First a disclaimer - my job is reporting so I wind up with far more complex queries than any normal developer would. If you're writing a simple CRUD (Create Read Update Delete) application (this would be most web applications) then you really don't want to write complex queries, and you are probably doing something wrong if you need to create temporary tables.
That said, I use temporary tables in Postgres for a number of purposes, and most will translate to MySQL. I use them to break up complex queries into a series of individually understandable pieces. I use them for consistency - by generating a complex report through a series of queries, and I can then offload some of those queries into modules I use in multiple places, I can make sure that different reports are consistent with each other. (And make sure that if I need to fix something, I only need to fix it once.) And, rarely, I deliberately use them to force a specific query plan. (Don't try this unless you really understand what you are doing!)
So I think temp tables are great. But that said, it is very important for you to understand that databases generally come in two flavors. The first is optimized for pumping out lots of small transactions, and the other is optimized for pumping out a smaller number of complex reports. The two types need to be tuned differently, and a complex report run on a transactional database runs the risk of blocking transactions (and therefore making web pages not return quickly). Therefore you generally don't want to avoid using one database for both purposes.
My guess is that you're writing a web application that needs a transactional database. In that case, you shouldn't use temp tables. And if you do need complex reports generated from your transactional data, a recommended best practice is to take regular (eg daily) backups, restore them on another machine, then run reports against that machine.

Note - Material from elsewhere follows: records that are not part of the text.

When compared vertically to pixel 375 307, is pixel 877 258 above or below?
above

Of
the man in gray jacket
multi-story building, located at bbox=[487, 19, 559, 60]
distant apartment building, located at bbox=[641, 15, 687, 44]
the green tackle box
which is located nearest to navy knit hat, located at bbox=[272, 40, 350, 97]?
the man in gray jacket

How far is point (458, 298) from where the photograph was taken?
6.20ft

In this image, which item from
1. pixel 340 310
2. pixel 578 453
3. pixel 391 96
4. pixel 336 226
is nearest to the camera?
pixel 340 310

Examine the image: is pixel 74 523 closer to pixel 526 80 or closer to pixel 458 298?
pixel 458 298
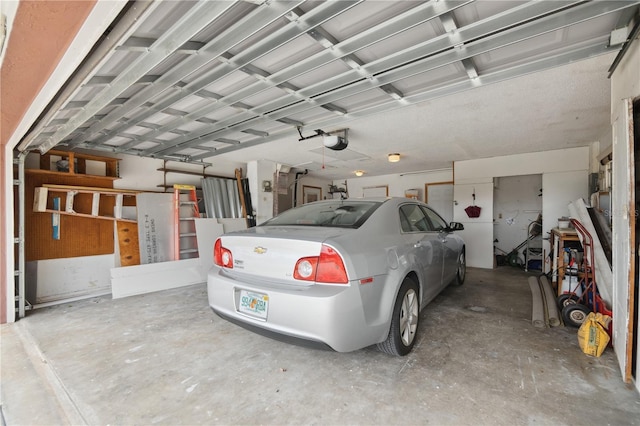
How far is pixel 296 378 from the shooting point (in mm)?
1938

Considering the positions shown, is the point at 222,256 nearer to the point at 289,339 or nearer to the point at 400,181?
the point at 289,339

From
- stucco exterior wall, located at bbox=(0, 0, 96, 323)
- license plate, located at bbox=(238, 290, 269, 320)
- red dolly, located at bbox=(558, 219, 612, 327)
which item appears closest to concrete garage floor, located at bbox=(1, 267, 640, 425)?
red dolly, located at bbox=(558, 219, 612, 327)

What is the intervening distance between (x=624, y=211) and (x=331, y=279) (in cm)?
197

The best place to use temporary tables is when you need to pull a bunch of data from multiple tables, do some work on that data, and then combine everything to one result set.

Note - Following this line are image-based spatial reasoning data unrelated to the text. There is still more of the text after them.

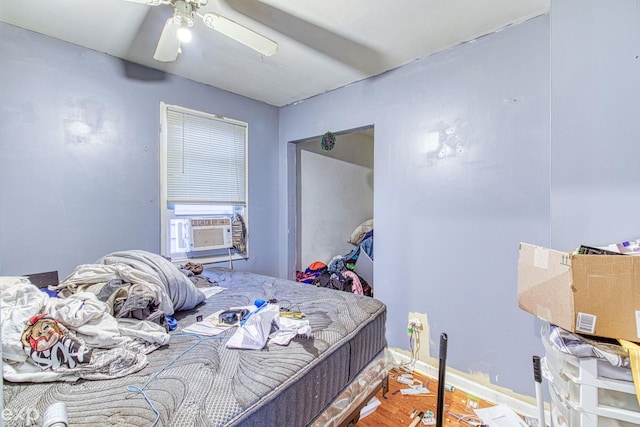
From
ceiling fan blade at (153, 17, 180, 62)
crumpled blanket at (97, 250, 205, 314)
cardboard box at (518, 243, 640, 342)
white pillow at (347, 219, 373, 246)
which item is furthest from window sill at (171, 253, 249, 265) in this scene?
cardboard box at (518, 243, 640, 342)

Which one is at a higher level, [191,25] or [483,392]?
[191,25]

In MS SQL, Temporary tables should also be used in place of cursors whenever possible because of the speed and resource impact associated with cursors.
If you are new to databases, there are some good books by Joe Kelko that review best practices for ANSI SQL. SQL For Smarties will describe in great detail the use of temp table, impact of indexes, where clauses, etc. It's a great reference book with in depth detail.

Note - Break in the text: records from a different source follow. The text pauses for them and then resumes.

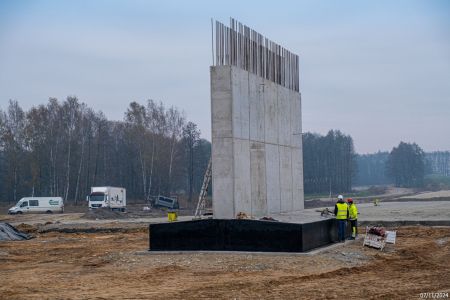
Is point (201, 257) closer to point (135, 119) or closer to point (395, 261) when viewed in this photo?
point (395, 261)

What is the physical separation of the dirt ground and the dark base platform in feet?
1.61

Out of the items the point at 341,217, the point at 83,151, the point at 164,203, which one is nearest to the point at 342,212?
the point at 341,217

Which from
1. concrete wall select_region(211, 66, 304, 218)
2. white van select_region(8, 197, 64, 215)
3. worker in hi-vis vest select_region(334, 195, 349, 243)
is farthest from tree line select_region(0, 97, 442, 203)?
worker in hi-vis vest select_region(334, 195, 349, 243)

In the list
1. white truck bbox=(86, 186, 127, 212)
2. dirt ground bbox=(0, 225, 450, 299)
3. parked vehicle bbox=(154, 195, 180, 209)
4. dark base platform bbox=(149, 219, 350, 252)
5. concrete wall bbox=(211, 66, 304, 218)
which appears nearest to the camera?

I've used them in the past when I needed to create evaluated data. That was before the time of views and sub selects in MySQL though and I generally use those now where I would have needed a temporary table. The only time I might use them is if the evaluated data took a long time to create.
I haven't done them in MySQL, but I've done them on other databases (Oracle, SQL Server, etc).
Among other tasks, temporary tables provide a way for you to create a queryable (and returnable, say from a sproc) dataset that's purpose-built. Let's say you have several tables of figures -- you can use a temporary table to roll those figures up to nice, clean totals (or other math), then join that temp table to others in your schema for final output. (An example of this, in one of my projects, is calculating how many scheduled calls a given sales-related employee must make per week, bi-weekly, monthly, etc.)
I also often use them as a means of "tilting" the data -- turning columns to rows, etc. They're good for advanced data processing -- but only use them when you need to. (My golden rule, as always, applies: If you don't know why you're using x, and you don't know how x works, then you probably shouldn't use it.)
Generally, I wind up using them most in sprocs, where complex data processing is needed. I'd love to give a concrete example, but mine would be in T-SQL (as opposed to MySQL's more standard SQL), and also they're all client/production code which I can't share. I'm sure someone else here on SO will pick up and provide some genuine sample code; this was just to help you get the gist of what problem domain temp tables address.